Наши глаза скрестились, и я кивнул.
— Значит, дирекции можно передать, что вы выходите на работу, так?
— Да-да! Мне было радостно повидать вас! — вырвалось у меня. Вераванна сказала: «Нам тоже», — и мы простились издали, без пожатия рук.
— Спасибо вам за чуткость, — сказал я вслед Вереванне. Она шепеляво и серьезно ответила «пожалуйста», а Ирена стремительно оглянулась на меня и горестно покачала головой…
Мы потом и сами не могли объяснить себе, почему этот нелепый случай с маринованными сливами как нечаянной волной прибил ко мне Ирену. В чем тут было дело? В сострадании ко мне, воровато спрятавшем ее «незаконное приношение? В благодарности за мой ребячий страх перед Веройванной? В этой нашей вымученной тайне? Все может быть. Она пришла ко мне в общую палату в тот же воскресный день, вечером… Пакет из серой толстой бумаги опять, как в тот раз, косил ее набок, и я сел на койке и счастливо засмеялся ей навстречу.
— Ну чего ты? Сидит как… дурачок! — сказала она как старшая сестра или мать и сама открыла тумбочку, и, присев перед нею, стала опрастывать пакет. — Сырок хочешь?
Я ничего не мог поделать с собой, — меня бил какой-то глубинный, счастливый и беззвучный нервный смех, граничащий с затаенным рыданием, и я знал, что, если она скажет еще что-нибудь про еду или о том, как я сижу, я глупо и блаженно зареву при всех, никого тут не таясь и не стесняясь.
— С халой. Совсем свежая, — сказала она. — Ты же ее любишь.
— А ты… откуда знаешь это? — с трудом спросил я.
— Видела в твоем „Росинанте“, когда ты пытался угостить нас шампанским… Ты ее, наверно, не режешь, а ломаешь, правда?
Я шепотом крикнул, чтобы она замолчала, и она захлопнула тумбочку. Ей тоже откуда-то было известно, что в какую-то слабую его минуту человеку очень нужно строгое слово. Она села на стул у моего изголовья и сердито спросила, где мои „Альбатросы“.
— Надеюсь, ты их не съел, как обещал?
Со мной все уже было в порядке, и я сказал, что рукопись лежит в „Росинанте“, а ключи от него и от квартиры остались в брюках, снятых с меня молодцами с красными повязками.
— Между прочим, водительские права тоже там, — сообщил я.
— Где?
— В заднем кармане, — сказал я.
— Очень мило! Почему же ты молчал об этом раньше? Ты соображаешь что-нибудь или нет?
Глаза у нее трогательно косили к переносью, а лоб пересекала гневная вертикальная хмуринка. Я наклонился к ее уху и благодарно прошептал, чтобы она не устраивала мне тут скандала.

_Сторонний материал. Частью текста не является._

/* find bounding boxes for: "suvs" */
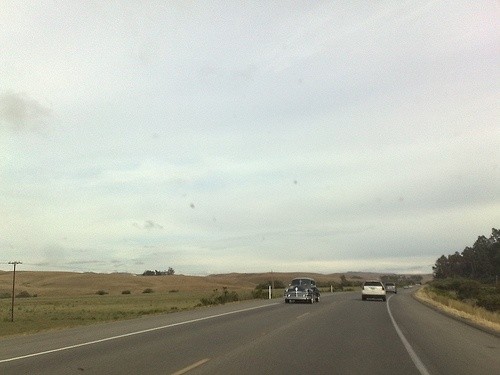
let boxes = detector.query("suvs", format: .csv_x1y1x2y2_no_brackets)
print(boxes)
362,280,386,300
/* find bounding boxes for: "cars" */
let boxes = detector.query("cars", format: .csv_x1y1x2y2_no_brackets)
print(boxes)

— Разве я устраиваю? — отшатнулась она. — Ты уверен, что они не угнали машину и не очистили комнату?
Это не приходило мне в голову. Да и как они смогут узнать мой адрес, разве только через справочное бюро? Нет, для такого гангстерского завершения дела они слишком ничтожны и трусливы.
— Недаром же они ударили меня оловяшкой в бабьем чулке, — напомнил я.
— Господи, да не шпагой же они должны были бить тебя! — возмущенно сказала она. — У каждого негодяя свое оружие! Как же ты попадешь домой? Ты же… без одежды здесь? Совсем без всего?
— Как Адам, — сказал я.
— Ну?
— Все.
— Что все? Чему ты радуешься?
Тогда я объяснил, что у меня нет никого на свете, кто бы заказал ключи в слесарной мастерской, что против рынка, а после поехал на улицу Гагарина и в доме номер семь дробь девять, подъезд первый, квартира восемнадцать нашел все, что мне нужно из одежды.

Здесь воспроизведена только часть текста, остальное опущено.